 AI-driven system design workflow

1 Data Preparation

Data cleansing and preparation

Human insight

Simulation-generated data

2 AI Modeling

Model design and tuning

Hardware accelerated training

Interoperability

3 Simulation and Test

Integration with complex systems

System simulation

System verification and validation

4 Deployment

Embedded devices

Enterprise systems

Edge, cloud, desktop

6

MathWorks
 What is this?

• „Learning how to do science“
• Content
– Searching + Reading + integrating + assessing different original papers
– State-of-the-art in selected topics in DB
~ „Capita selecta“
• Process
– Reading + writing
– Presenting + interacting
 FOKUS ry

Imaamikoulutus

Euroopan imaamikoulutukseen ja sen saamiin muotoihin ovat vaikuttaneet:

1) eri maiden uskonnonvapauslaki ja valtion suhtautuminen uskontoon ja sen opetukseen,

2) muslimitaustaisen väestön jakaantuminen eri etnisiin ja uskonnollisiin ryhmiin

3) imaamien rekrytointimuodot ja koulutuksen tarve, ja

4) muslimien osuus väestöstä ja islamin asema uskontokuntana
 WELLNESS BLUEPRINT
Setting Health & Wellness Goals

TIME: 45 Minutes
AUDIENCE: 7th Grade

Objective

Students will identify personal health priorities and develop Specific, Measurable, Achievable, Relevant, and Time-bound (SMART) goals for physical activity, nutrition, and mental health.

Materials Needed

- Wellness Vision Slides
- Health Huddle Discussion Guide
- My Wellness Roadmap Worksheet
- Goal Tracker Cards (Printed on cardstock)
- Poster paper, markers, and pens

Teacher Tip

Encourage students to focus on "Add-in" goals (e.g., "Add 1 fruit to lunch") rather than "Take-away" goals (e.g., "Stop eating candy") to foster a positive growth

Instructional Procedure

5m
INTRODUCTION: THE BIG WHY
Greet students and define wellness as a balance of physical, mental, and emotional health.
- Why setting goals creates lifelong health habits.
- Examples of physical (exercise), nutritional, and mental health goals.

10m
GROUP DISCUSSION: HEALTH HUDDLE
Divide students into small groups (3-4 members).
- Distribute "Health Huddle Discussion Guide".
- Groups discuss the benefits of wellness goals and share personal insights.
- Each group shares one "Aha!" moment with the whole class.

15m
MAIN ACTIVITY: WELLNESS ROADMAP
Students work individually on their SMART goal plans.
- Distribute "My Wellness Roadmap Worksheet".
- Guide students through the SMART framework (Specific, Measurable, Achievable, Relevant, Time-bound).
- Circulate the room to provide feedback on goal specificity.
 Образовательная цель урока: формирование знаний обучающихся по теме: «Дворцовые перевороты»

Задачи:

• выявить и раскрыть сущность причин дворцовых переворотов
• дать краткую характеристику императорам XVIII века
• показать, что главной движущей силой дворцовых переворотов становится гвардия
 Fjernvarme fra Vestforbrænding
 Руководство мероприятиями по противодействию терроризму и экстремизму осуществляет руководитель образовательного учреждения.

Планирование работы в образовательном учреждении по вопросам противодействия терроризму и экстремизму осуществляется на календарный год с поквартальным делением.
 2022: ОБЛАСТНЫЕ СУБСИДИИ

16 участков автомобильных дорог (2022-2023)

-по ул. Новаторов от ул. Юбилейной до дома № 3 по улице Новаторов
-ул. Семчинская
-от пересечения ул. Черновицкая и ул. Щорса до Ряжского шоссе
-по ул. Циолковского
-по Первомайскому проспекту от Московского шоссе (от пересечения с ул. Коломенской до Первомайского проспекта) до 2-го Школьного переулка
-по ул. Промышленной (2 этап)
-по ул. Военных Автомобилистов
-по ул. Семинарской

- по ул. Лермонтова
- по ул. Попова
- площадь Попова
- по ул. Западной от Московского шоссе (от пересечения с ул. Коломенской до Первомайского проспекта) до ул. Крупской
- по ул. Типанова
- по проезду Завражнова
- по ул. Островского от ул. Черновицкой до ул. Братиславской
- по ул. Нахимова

━━━━━━━━━━━━━━━━

Without skipping a line, print the listing once more exactly.

• [ANSWER FOR THE TASK]
 AI-driven system design workflow

1 Data Preparation

Data cleansing and preparation

Human insight

Simulation-generated data

2 AI Modeling

Model design and tuning

Hardware accelerated training

Interoperability

3 Simulation and Test

Integration with complex systems

System simulation

System verification and validation

4 Deployment

Embedded devices

Enterprise systems

Edge, cloud, desktop

6

MathWorks
 What is this?

• „Learning how to do science“
• Content
– Searching + Reading + integrating + assessing different original papers
– State-of-the-art in selected topics in DB
~ „Capita selecta“
• Process
– Reading + writing
– Presenting + interacting
 FOKUS ry

Imaamikoulutus

Euroopan imaamikoulutukseen ja sen saamiin muotoihin ovat vaikuttaneet:

1) eri maiden uskonnonvapauslaki ja valtion suhtautuminen uskontoon ja sen opetukseen,

2) muslimitaustaisen väestön jakaantuminen eri etnisiin ja uskonnollisiin ryhmiin

3) imaamien rekrytointimuodot ja koulutuksen tarve, ja

4) muslimien osuus väestöstä ja islamin asema uskontokuntana
 WELLNESS BLUEPRINT
Setting Health & Wellness Goals

TIME: 45 Minutes
AUDIENCE: 7th Grade

Objective

Students will identify personal health priorities and develop Specific, Measurable, Achievable, Relevant, and Time-bound (SMART) goals for physical activity, nutrition, and mental health.

Materials Needed

- Wellness Vision Slides
- Health Huddle Discussion Guide
- My Wellness Roadmap Worksheet
- Goal Tracker Cards (Printed on cardstock)
- Poster paper, markers, and pens

Teacher Tip

Encourage students to focus on "Add-in" goals (e.g., "Add 1 fruit to lunch") rather than "Take-away" goals (e.g., "Stop eating candy") to foster a positive growth

Instructional Procedure

5m
INTRODUCTION: THE BIG WHY
Greet students and define wellness as a balance of physical, mental, and emotional health.
- Why setting goals creates lifelong health habits.
- Examples of physical (exercise), nutritional, and mental health goals.

10m
GROUP DISCUSSION: HEALTH HUDDLE
Divide students into small groups (3-4 members).
- Distribute "Health Huddle Discussion Guide".
- Groups discuss the benefits of wellness goals and share personal insights.
- Each group shares one "Aha!" moment with the whole class.

15m
MAIN ACTIVITY: WELLNESS ROADMAP
Students work individually on their SMART goal plans.
- Distribute "My Wellness Roadmap Worksheet".
- Guide students through the SMART framework (Specific, Measurable, Achievable, Relevant, Time-bound).
- Circulate the room to provide feedback on goal specificity.
 Образовательная цель урока: формирование знаний обучающихся по теме: «Дворцовые перевороты»

Задачи:

• выявить и раскрыть сущность причин дворцовых переворотов
• дать краткую характеристику императорам XVIII века
• показать, что главной движущей силой дворцовых переворотов становится гвардия
 Fjernvarme fra Vestforbrænding
 Руководство мероприятиями по противодействию терроризму и экстремизму осуществляет руководитель образовательного учреждения.

Планирование работы в образовательном учреждении по вопросам противодействия терроризму и экстремизму осуществляется на календарный год с поквартальным делением.
 2022: ОБЛАСТНЫЕ СУБСИДИИ

16 участков автомобильных дорог (2022-2023)

-по ул. Новаторов от ул. Юбилейной до дома № 3 по улице Новаторов
-ул. Семчинская
-от пересечения ул. Черновицкая и ул. Щорса до Ряжского шоссе
-по ул. Циолковского
-по Первомайскому проспекту от Московского шоссе (от пересечения с ул. Коломенской до Первомайского проспекта) до 2-го Школьного переулка
-по ул. Промышленной (2 этап)
-по ул. Военных Автомобилистов
-по ул. Семинарской

- по ул. Лермонтова
- по ул. Попова
- площадь Попова
- по ул. Западной от Московского шоссе (от пересечения с ул. Коломенской до Первомайского проспекта) до ул. Крупской
- по ул. Типанова
- по проезду Завражнова
- по ул. Островского от ул. Черновицкой до ул. Братиславской
- по ул. Нахимова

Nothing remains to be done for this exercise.